I am looking to understand how enterprise search solutions tackle the issue of user-permissions.
My question is on displaying the search results for users. The naive approach would display the search results to the user, and then if the user clicks a document he is not authorized to see, he will fail to open it. However, it is even forbidden to display a document's title or excerpt if the user does not have permission to read it. So do the various enterprise earch engines:
index each document together with its ACL?
index all documents with no permission info, but check each link in every search result to see whether the querying user has permission to view this link?
Option #2 makes more sense to me, but also seems much slower than option #1.
Option #1 suffers from the need to constantly update the changes in permissions on the indexed documents.
I am looking to understand what is the common approach in the existing solutions in the market today. Is there a third option?
I'm surprised to see that this 5 year old question hasn't got any answers, as I think it's quite a common and important problem in enterprise search.
As outlined in the question there are two common approaches to deal with document-level security:
early-binding-security: indexing ACL's along with the content, and
late-binding-security: handling security at query-time, by filtering out protected results
Handling security on content side only is never recommended as at that point in time confidential information might already have been revealed (e.g. title or preview of a document in the search result).
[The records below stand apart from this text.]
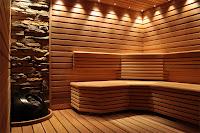 Taş ve ahşabın bir arada kullanarak dekore edildiği bir sauna modeli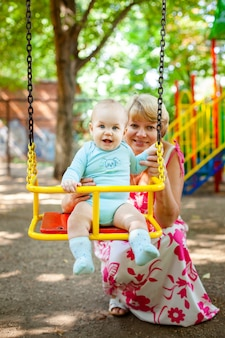Kochająca matka przytula swojego małego syna na placu zabaw. portret pięknej matki z dzieckiem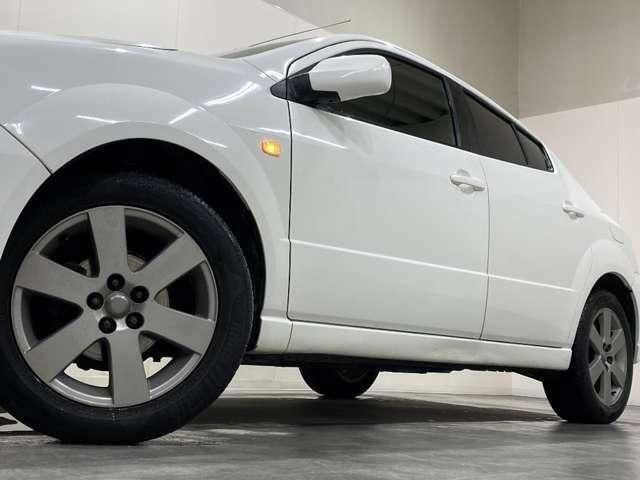 ホイルは社外16インチアルミホイルになります。タイヤは夏冬セットでお付けしますので、余計な出費もかさまず安心です。タイヤサイズ205-55-16。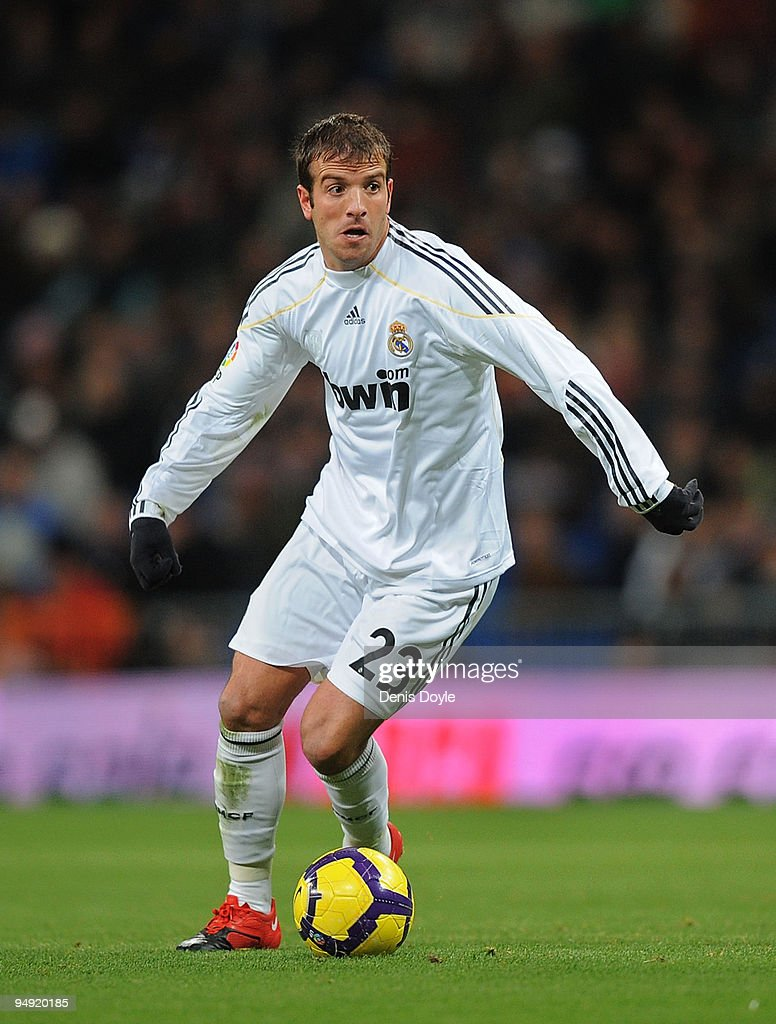 Rafael Van Der Vaart of Real Madrid in action during the La Liga match between Real Madrid and Real Zaragoza at the Santiago Bernabeu stadium on December 19, 2009 in Madrid, Spain.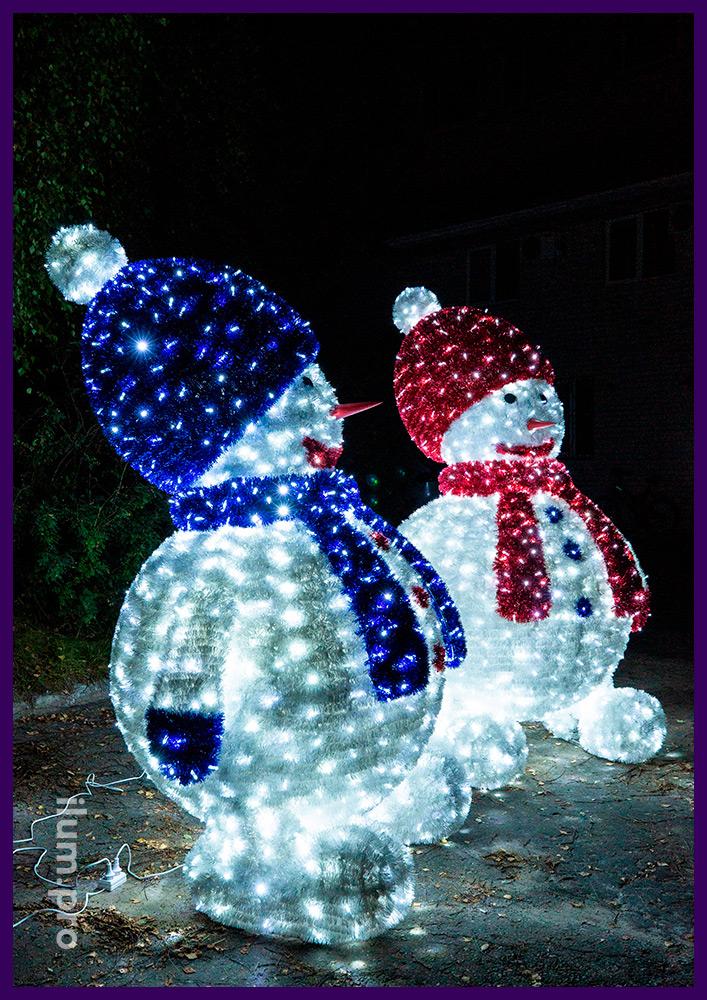 Новогодние украшения для улицы и интерьера в форме снеговиков из мишуры и гирлянд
The advantage of implementing security with a late-binding approach is, that it's very flexible, because there is no need to re-index content upon changed ACLs. The biggest drawback however is, that by doing so, confidential information might be leaked via facet values, and it's not possible to retrieve and display correct facet counts. It also more difficult to properly populate the result list and handle pagination. Last but not least, this approach can significantly slow down the performance.
The advantage of implementing security with an early-binding approach is, that it addresses all of the above disadvantages for the price of re-indexing the content as soon as ACLs change. However, leaks are still possible, e.g. when a group membership or ACL just got changed and isn't reflected yet in the search index. To address this gap the two approaches early-binding and late-binding are often combined.
Last but not least there might be a third option, depending on the Enterprise Search Platform you are using: Attivio's Active Security is based on query time joins, which allows to index security information independent from the document itself, but at query time merges the two documents to ensure that only authorised content makes it into the search results.